» **The task**:
Give the lines of these records as a JSON list of strings, one string per line, from the line with "Is the answer" to the line with "7047 millimetres", omitting blank lines and leaving out the pictures.

» **Records of reasoning about scenes**:

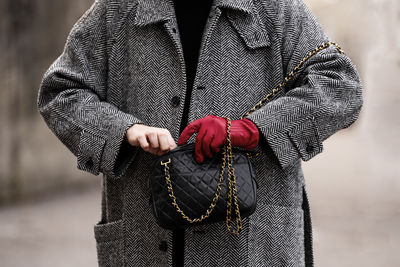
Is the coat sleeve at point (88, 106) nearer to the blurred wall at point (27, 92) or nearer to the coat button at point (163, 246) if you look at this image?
the coat button at point (163, 246)

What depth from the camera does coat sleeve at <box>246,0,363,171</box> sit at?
7.19ft

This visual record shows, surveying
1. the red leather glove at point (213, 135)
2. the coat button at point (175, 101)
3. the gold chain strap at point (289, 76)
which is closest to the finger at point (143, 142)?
the red leather glove at point (213, 135)

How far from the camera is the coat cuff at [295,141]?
7.16 ft

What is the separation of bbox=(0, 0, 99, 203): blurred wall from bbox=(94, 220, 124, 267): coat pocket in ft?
18.4

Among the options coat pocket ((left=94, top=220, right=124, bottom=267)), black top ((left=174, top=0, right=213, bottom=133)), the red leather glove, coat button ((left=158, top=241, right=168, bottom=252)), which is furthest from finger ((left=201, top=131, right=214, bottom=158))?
coat pocket ((left=94, top=220, right=124, bottom=267))

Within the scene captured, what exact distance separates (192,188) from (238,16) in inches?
26.0

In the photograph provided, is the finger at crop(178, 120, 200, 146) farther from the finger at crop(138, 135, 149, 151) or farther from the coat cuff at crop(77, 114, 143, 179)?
the coat cuff at crop(77, 114, 143, 179)

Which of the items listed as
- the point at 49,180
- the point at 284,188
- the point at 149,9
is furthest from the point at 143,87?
the point at 49,180

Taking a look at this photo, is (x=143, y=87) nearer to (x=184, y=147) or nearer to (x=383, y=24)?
(x=184, y=147)

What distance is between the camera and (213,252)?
90.5 inches

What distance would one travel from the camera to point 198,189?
6.59 ft

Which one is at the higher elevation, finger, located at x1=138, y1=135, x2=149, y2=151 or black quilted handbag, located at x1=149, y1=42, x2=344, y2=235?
finger, located at x1=138, y1=135, x2=149, y2=151

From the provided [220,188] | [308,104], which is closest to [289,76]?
[308,104]

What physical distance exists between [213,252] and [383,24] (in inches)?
394
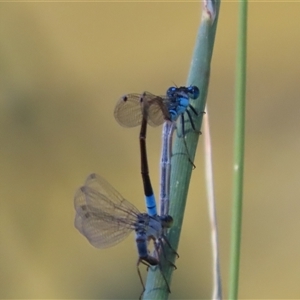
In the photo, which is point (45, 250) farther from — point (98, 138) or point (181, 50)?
point (181, 50)

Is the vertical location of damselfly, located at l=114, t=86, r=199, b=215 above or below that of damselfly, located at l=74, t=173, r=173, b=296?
above

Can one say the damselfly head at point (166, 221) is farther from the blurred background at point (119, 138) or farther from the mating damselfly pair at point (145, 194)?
the blurred background at point (119, 138)

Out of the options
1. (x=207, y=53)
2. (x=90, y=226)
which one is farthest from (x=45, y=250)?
(x=207, y=53)

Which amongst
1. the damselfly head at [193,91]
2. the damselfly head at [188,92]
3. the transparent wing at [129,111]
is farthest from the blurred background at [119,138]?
the damselfly head at [193,91]

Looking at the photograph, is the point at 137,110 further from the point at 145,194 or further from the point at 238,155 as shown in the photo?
the point at 238,155

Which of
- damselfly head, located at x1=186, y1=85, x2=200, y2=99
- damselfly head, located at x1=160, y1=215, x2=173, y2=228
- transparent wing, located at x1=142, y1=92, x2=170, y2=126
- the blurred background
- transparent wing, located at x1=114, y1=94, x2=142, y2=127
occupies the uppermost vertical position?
the blurred background

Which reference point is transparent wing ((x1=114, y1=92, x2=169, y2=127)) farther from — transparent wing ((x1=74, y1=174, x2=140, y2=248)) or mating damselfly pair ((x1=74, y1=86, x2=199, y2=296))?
transparent wing ((x1=74, y1=174, x2=140, y2=248))

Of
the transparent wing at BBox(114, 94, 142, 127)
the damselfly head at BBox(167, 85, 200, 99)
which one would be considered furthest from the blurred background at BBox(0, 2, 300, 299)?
the damselfly head at BBox(167, 85, 200, 99)

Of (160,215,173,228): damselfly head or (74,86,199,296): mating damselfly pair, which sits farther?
(74,86,199,296): mating damselfly pair
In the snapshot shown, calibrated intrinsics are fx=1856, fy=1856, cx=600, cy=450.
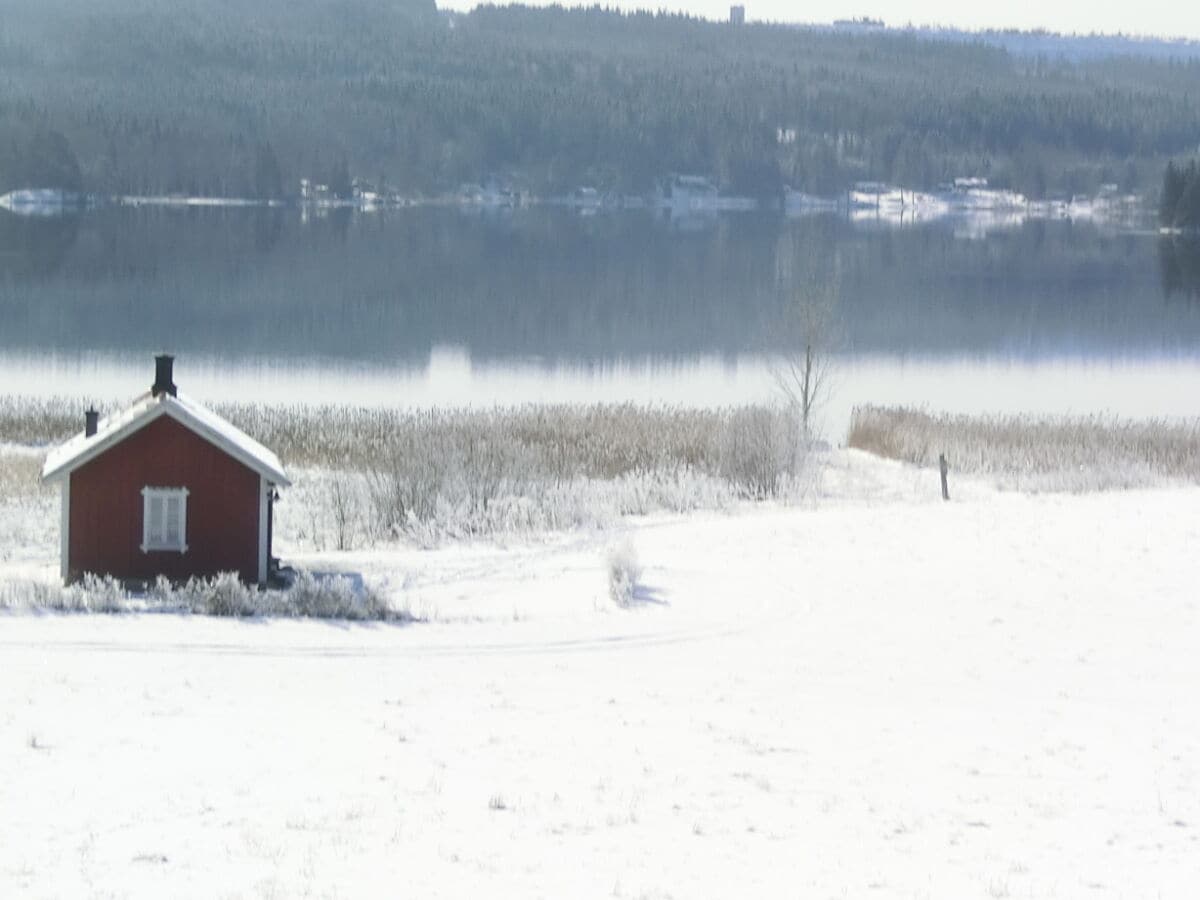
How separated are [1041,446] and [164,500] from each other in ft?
63.2

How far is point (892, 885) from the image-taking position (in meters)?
9.55

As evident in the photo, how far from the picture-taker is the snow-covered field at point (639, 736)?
32.2 feet

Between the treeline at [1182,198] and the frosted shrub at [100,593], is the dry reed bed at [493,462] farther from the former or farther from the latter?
the treeline at [1182,198]

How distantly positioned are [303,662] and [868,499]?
14.7 m

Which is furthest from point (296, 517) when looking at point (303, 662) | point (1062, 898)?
point (1062, 898)

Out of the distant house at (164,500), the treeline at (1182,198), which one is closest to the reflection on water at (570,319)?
the treeline at (1182,198)

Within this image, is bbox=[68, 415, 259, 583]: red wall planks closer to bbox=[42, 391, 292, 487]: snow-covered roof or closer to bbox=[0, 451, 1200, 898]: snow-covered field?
bbox=[42, 391, 292, 487]: snow-covered roof

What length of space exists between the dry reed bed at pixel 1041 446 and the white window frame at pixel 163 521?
1455 cm

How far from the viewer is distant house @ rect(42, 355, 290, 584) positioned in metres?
19.3

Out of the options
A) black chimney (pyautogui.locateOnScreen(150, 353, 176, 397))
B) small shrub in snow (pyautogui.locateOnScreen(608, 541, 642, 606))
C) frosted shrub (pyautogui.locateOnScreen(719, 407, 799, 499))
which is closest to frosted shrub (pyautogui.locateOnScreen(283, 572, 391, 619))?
small shrub in snow (pyautogui.locateOnScreen(608, 541, 642, 606))

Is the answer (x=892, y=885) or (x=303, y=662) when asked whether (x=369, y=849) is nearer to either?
(x=892, y=885)

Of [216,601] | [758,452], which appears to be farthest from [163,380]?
[758,452]

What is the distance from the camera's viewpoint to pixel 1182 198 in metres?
128

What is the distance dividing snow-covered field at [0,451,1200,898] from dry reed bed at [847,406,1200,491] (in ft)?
28.3
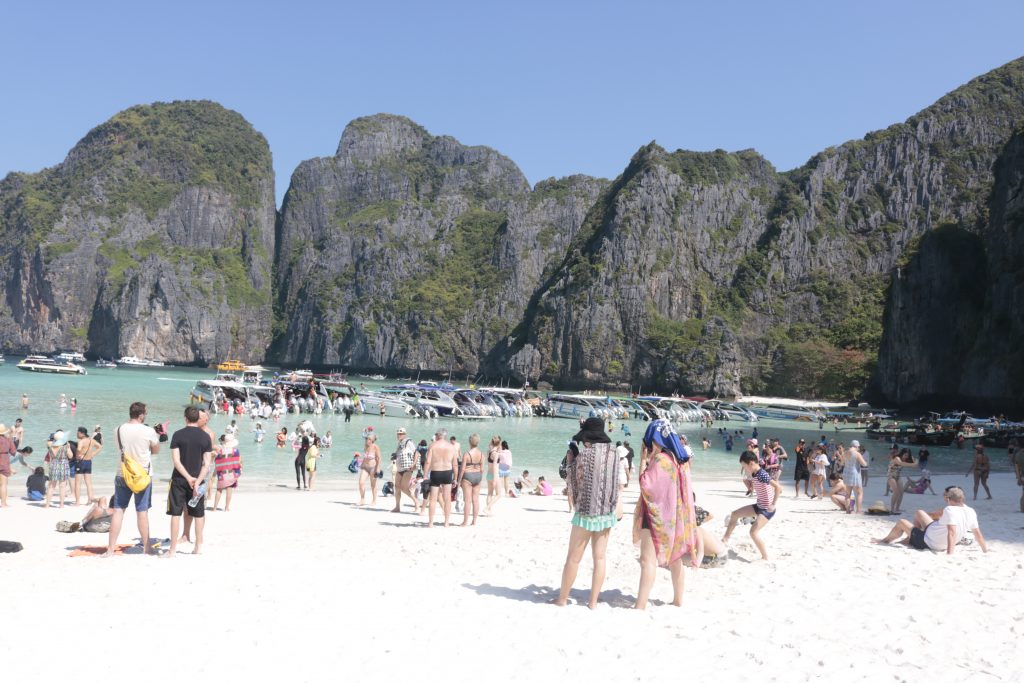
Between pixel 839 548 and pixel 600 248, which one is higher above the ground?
pixel 600 248

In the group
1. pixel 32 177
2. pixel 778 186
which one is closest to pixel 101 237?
pixel 32 177

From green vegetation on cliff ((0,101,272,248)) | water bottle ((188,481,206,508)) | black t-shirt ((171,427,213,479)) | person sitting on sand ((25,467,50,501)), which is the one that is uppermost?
green vegetation on cliff ((0,101,272,248))

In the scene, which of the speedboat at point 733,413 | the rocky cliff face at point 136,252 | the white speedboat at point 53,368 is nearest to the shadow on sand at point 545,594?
the speedboat at point 733,413

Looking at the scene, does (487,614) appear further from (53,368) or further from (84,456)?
(53,368)

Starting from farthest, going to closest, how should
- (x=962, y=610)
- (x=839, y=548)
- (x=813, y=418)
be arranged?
(x=813, y=418) → (x=839, y=548) → (x=962, y=610)

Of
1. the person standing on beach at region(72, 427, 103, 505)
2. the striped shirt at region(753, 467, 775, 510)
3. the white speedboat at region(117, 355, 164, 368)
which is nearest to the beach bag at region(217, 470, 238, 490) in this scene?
the person standing on beach at region(72, 427, 103, 505)

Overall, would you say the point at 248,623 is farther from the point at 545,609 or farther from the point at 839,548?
the point at 839,548

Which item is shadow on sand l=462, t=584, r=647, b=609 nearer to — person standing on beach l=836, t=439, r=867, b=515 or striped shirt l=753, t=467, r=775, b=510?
striped shirt l=753, t=467, r=775, b=510

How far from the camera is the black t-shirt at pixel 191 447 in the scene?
7.92m

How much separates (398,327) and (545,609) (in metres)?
152

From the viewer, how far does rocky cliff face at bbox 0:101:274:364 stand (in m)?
158

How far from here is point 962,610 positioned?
7047 millimetres

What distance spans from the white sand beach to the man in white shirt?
0.86 ft

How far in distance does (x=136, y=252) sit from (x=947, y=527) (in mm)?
190879
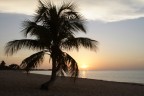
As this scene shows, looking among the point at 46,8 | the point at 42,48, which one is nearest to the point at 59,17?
the point at 46,8

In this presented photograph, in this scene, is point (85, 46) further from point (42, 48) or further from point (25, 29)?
point (25, 29)

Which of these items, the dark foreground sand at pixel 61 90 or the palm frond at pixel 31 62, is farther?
the palm frond at pixel 31 62

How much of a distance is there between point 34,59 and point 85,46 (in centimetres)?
267

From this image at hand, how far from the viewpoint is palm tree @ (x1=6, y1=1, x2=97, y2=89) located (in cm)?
1435

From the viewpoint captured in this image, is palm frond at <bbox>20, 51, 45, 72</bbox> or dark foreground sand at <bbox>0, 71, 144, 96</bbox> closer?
dark foreground sand at <bbox>0, 71, 144, 96</bbox>

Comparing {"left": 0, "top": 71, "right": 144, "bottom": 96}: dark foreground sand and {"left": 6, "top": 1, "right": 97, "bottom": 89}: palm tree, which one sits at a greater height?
{"left": 6, "top": 1, "right": 97, "bottom": 89}: palm tree

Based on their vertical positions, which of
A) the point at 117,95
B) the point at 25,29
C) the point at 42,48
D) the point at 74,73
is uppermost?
the point at 25,29

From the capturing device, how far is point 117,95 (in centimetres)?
1442

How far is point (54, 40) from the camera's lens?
14.9 m

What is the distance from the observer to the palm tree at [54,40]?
47.1 ft

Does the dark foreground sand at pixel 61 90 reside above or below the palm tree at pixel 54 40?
below

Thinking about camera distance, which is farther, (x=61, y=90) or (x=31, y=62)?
(x=61, y=90)

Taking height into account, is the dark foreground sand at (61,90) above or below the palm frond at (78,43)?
below

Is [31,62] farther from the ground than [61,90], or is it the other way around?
[31,62]
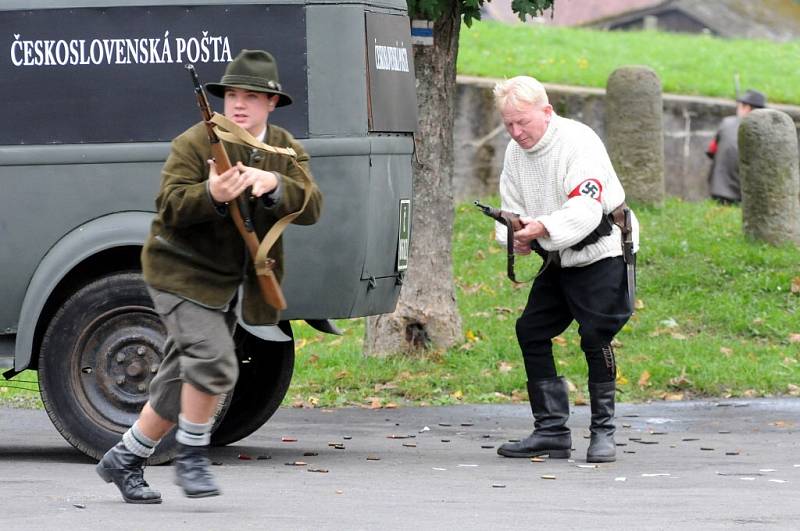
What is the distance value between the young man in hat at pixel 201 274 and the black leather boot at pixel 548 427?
217cm

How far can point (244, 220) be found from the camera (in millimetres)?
6258

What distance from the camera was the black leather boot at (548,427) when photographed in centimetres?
828

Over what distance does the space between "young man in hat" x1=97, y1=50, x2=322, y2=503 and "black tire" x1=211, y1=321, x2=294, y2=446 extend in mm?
1962

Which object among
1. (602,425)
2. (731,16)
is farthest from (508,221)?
(731,16)

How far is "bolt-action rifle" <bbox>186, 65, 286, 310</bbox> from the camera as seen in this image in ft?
20.1

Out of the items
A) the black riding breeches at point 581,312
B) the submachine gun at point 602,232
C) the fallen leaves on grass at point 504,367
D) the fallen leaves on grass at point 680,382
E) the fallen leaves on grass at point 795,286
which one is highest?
the submachine gun at point 602,232

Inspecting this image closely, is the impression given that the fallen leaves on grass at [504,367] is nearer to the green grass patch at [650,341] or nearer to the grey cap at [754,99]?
the green grass patch at [650,341]

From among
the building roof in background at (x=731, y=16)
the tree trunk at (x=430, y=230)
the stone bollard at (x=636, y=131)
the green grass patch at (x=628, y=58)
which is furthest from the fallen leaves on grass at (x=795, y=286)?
the building roof in background at (x=731, y=16)

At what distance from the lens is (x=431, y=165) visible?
11.4 metres

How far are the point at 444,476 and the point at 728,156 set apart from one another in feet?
38.2

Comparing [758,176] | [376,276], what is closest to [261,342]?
[376,276]

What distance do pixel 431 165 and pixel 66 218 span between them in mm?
4156

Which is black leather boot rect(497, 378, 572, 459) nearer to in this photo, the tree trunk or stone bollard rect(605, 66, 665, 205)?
the tree trunk

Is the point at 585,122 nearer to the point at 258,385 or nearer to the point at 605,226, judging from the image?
the point at 258,385
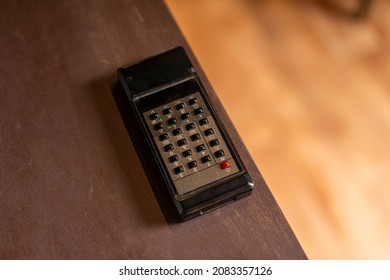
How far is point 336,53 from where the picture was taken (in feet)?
3.56

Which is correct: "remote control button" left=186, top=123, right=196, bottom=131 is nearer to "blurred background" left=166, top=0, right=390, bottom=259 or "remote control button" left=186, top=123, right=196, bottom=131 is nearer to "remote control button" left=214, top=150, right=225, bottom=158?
"remote control button" left=214, top=150, right=225, bottom=158

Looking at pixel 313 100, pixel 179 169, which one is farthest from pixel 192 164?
pixel 313 100

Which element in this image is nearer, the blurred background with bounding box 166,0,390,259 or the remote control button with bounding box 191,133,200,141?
the remote control button with bounding box 191,133,200,141

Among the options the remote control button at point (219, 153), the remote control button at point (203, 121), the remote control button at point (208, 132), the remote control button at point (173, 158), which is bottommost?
the remote control button at point (219, 153)

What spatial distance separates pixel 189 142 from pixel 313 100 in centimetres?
59

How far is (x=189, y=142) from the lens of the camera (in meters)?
0.50

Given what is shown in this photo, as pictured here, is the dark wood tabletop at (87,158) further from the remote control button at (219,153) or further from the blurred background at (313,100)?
the blurred background at (313,100)

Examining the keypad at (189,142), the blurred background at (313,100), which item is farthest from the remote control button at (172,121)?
the blurred background at (313,100)

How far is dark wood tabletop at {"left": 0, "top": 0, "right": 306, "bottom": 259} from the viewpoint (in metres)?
0.48

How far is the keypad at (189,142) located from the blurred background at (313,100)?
18.5 inches

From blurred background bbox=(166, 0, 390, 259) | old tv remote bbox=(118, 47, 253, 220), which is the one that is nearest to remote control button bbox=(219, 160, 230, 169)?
old tv remote bbox=(118, 47, 253, 220)

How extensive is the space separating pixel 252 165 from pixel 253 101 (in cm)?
54

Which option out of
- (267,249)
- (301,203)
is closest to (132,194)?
(267,249)

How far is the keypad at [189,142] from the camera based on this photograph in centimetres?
48
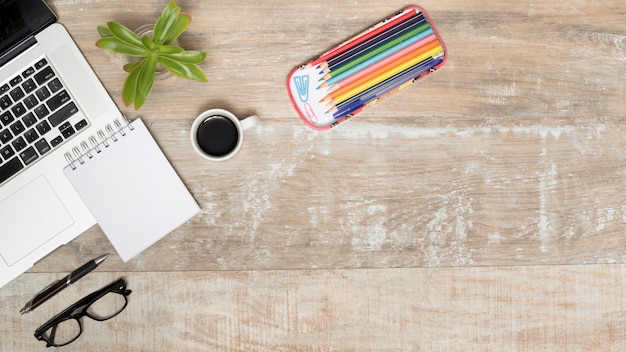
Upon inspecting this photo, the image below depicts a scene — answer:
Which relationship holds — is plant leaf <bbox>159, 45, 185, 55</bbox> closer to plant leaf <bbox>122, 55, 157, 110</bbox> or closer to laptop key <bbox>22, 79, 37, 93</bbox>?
plant leaf <bbox>122, 55, 157, 110</bbox>

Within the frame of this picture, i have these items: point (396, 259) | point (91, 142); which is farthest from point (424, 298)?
point (91, 142)

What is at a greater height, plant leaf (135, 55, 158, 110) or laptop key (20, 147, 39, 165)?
plant leaf (135, 55, 158, 110)

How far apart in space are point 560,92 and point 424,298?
430mm

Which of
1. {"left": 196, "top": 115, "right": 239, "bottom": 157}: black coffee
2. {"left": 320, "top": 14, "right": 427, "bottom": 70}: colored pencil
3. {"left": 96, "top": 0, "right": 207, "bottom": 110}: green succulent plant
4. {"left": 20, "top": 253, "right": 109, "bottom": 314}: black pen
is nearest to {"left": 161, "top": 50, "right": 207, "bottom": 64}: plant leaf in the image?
{"left": 96, "top": 0, "right": 207, "bottom": 110}: green succulent plant

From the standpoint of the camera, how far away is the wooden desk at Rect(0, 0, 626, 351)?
92 cm

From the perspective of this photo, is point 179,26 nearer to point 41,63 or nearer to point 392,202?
point 41,63

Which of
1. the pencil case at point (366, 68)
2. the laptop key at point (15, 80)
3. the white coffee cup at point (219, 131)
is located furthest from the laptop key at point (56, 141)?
the pencil case at point (366, 68)

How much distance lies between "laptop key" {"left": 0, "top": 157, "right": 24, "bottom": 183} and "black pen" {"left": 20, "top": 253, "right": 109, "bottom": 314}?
187 mm

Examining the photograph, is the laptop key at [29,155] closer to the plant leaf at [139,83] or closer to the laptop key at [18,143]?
the laptop key at [18,143]

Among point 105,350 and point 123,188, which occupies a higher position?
point 123,188

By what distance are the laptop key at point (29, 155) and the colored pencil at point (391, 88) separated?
1.66 ft

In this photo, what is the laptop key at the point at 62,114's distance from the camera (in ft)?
2.82

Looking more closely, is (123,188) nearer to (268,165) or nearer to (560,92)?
(268,165)

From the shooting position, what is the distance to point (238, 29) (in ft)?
3.01
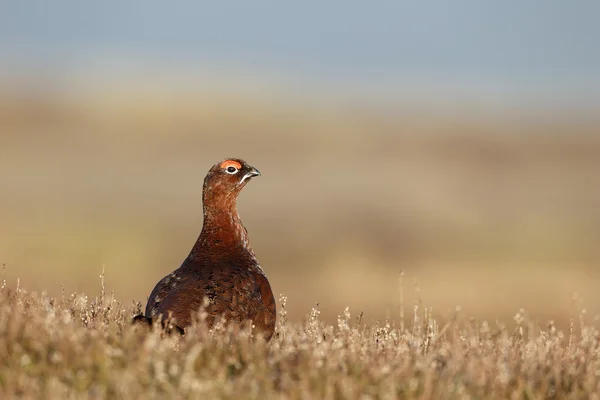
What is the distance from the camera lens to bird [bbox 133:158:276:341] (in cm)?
680

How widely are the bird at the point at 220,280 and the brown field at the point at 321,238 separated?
1.09ft

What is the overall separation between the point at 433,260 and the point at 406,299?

» **The solution**:
[
  "Is the answer (x=892, y=885) or (x=303, y=662) when asked whether (x=369, y=849) is nearer to either?",
  "(x=892, y=885)",
  "Of [216,601] | [758,452], which appears to be farthest from [163,380]?",
  "[758,452]",
  "What is the distance from the camera's viewpoint to pixel 1182 198 in metres?",
  "128",
  "What is the distance dividing snow-covered field at [0,451,1200,898] from dry reed bed at [847,406,1200,491] (in ft)?",
  "28.3",
  "Between pixel 839 548 and pixel 600 248, which one is higher above the ground?",
  "pixel 600 248",
  "In the group",
  "1. pixel 32 177",
  "2. pixel 778 186",
  "which one is closest to pixel 101 237?",
  "pixel 32 177",
  "From green vegetation on cliff ((0,101,272,248)) | water bottle ((188,481,206,508)) | black t-shirt ((171,427,213,479)) | person sitting on sand ((25,467,50,501)), which is the one that is uppermost?",
  "green vegetation on cliff ((0,101,272,248))",
  "In the scene, which of the speedboat at point 733,413 | the rocky cliff face at point 136,252 | the white speedboat at point 53,368 is nearest to the shadow on sand at point 545,594?",
  "the speedboat at point 733,413",
  "Looking at the scene, does (487,614) appear further from (53,368) or further from (84,456)?",
  "(53,368)",
  "Starting from farthest, going to closest, how should",
  "- (x=962, y=610)",
  "- (x=839, y=548)",
  "- (x=813, y=418)",
  "be arranged?",
  "(x=813, y=418) → (x=839, y=548) → (x=962, y=610)",
  "Of",
  "1. the person standing on beach at region(72, 427, 103, 505)",
  "2. the striped shirt at region(753, 467, 775, 510)",
  "3. the white speedboat at region(117, 355, 164, 368)",
  "which is nearest to the beach bag at region(217, 470, 238, 490) in this scene?",
  "the person standing on beach at region(72, 427, 103, 505)",
  "Overall, would you say the point at 248,623 is farther from the point at 545,609 or farther from the point at 839,548?",
  "the point at 839,548",
  "Which item is shadow on sand l=462, t=584, r=647, b=609 nearer to — person standing on beach l=836, t=439, r=867, b=515 or striped shirt l=753, t=467, r=775, b=510?",
  "striped shirt l=753, t=467, r=775, b=510",
  "How far from the camera is the black t-shirt at pixel 191 447 in the scene?",
  "7.92m",
  "How much separates (398,327) and (545,609) (in metres)?",
  "152",
  "From the viewer, how far does rocky cliff face at bbox 0:101:274:364 stand (in m)?",
  "158",
  "How far from here is point 962,610 positioned?",
  "7047 millimetres"
]